Although alternate locations are atom properties, they usually
describe the coordinated motion of groups of atoms. Each connected
set of atoms with alternate location codes that move in a coordinated
fashion is called an alternate location group (represented by an
OEAltGroup
) and each conformation
of a group’s atoms is called an alternate location (represented
by an OEAltLocation
). The
second step in dealing with alternate locations is to use the
OEAltLocationFactory, a class that will
manage these groups and locations for you.

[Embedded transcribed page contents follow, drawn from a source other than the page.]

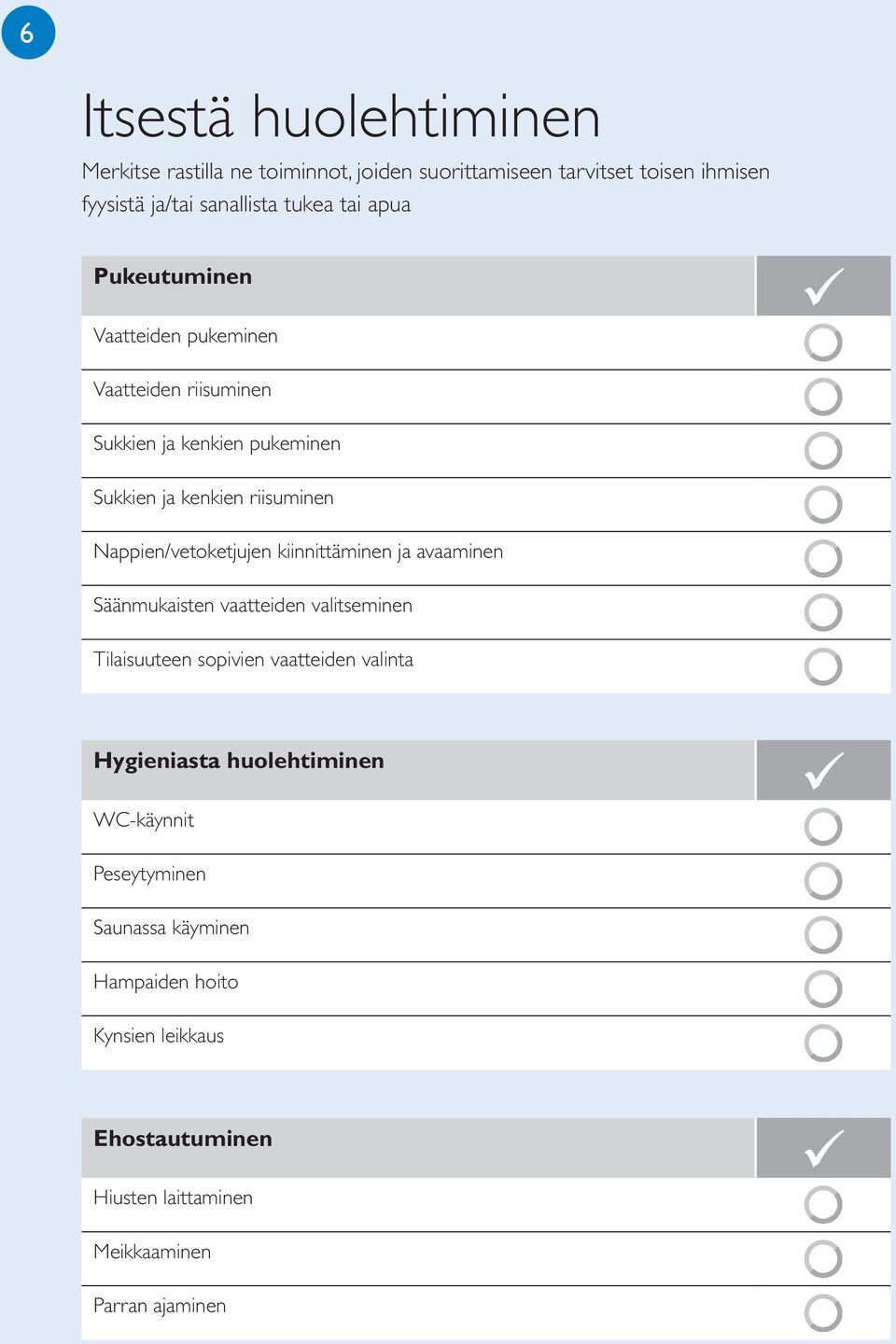 6

Itsestä huolehtiminen

Merkitse rastilla ne toiminnot, joiden suorittamiseen tarvitset toisen ihmisen fyysistä ja/tai sanallista tukea tai apua

| Pukeutuminen | ✓ |
|---|---|
| Vaatteiden pukeminen | ○ |
| Vaatteiden riisuminen | ○ |
| Sukkien ja kenkien pukeminen | ○ |
| Sukkien ja kenkien riisuminen | ○ |
| Nappien/vetoketjujen kiinnittäminen ja avaaminen | ○ |
| Säänmukaisten vaatteiden valitseminen | ○ |
| Tilaisuuteen sopivien vaatteiden valinta | ○ |

| Hygieniasta huolehtiminen | ✓ |
|---|---|
| WC-käynnit | ○ |
| Peseytyminen | ○ |
| Saunassa käyminen | ○ |
| Hampaiden hoito | ○ |
| Kynsien leikkaus | ○ |

| Ehostautuminen | ✓ |
|---|---|
| Hiusten laittaminen | ○ |
| Meikkaaminen | ○ |
| Parran ajaminen | ○ |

Listing 1: Alternate location factory groups
#include <openeye.h>
#include <oesystem.h>
#include <oechem.h>
#include <oebio.h>
using namespace OESystem;
using namespace OEChem;
using namespace OEBio;
void PrintAltGroupInfo(OEMolBase &mol)
{
if (!OEHasResidues(mol))
OEPerceiveResidues(mol, OEPreserveResInfo::All);
OEAltLocationFactory alf(mol); // create factory for mol
std::cout << mol.GetTitle() << "\t"
<< "(" << alf.GetGroupCount() << " groups)" << std::endl;
for (OEIter<const OEAltGroup> grp = alf.GetGroups(); grp; ++grp)
{
std::cout << "\t" << grp->GetLocationCount() << " locs"
<< ":" << alf.GetLocationCodes(grp) << std::endl;
}
}
int main(int argc, char *argv[])
{
if (argc != 2)
OEThrow.Usage("%s <mol-infile>", argv[0]);
oemolistream ims;
if(! ims.open(argv[1]))
OEThrow.Fatal("Unable to open %s for reading", argv[1]);
// need this flavor to read alt loc atoms
ims.SetFlavor(OEFormat::PDB, OEIFlavor::PDB::ALTLOC);
OEGraphMol mol;
while(OEReadMolecule(ims, mol))
{
PrintAltGroupInfo(mol);
}
return 0;
}
In addition to providing methods to work with alternate locations and
groups, the OEAltLocationFactory
corrects its copy of the input source molecule for bond and formal charge problems
caused by atoms having multiple locations (something the standard
molecule perception routines are not setup to handle).
The OEAltLocationFactory
also provides methods for manufacturing subset molecules that represent
specific selections among the different groups of alternate locations.
The initial (primary) selection is the alternate location in each group
with the largest average occupancy. In the example below, the subset
is for the previous set of location selections plus the location
with code 'B'
that includes the residue of the specified atom.
Listing 2: Making an alternate location factory subset mol
// given OEAltLocationFactory alf and OEIter<OEAtomBase> atom ...
OEAltLocation loc = alf.GetLocation(atom, 'B');
OEGraphMol ssmol;
if (alf.MakeAltMol(ssmol, loc))
{
// use the subset mol...
Dihedrals and Sidechain Rotamers¶
The function OEGetRotamers
returns an iterator of ‘rotameric’
sidechain conformations for a given amino-acid type, while
OESetRotamer
will set the sidechain chi angles of a specified
OEHierResidue
or OEAtomBase
to a given rotamer.
The Dunbrack
[Dunbrack-1997],
Richardson
[Lovell-2000], and
newer Richardson_2016
[Hintze-2016]
rotamer libraries are supported.
There are also functions that return backbone
and sidechain dihedral angles
(OEGetPhi
, OEGetPsi
,
OEGetChis
, OEGetTorsion
)
and modify dihedrals (OESetTorsion
).
Swapping Ambiguous Isoelectronic Residue Atoms¶
The function OESwapAIEResidueAtoms
exchanges the coordinates
of nitrogen and oxygen atoms in aspartic acid, asparagine,
glutamic acid and glutamine sidechains
and the ND1/CD2 and CE1/NE2 atoms in histidine rings.
These are atoms that may be confused with one another in an
electron density map because they have the same or very similar
electron density and swapping coordinates is occasionally
required to correct an error in a structure.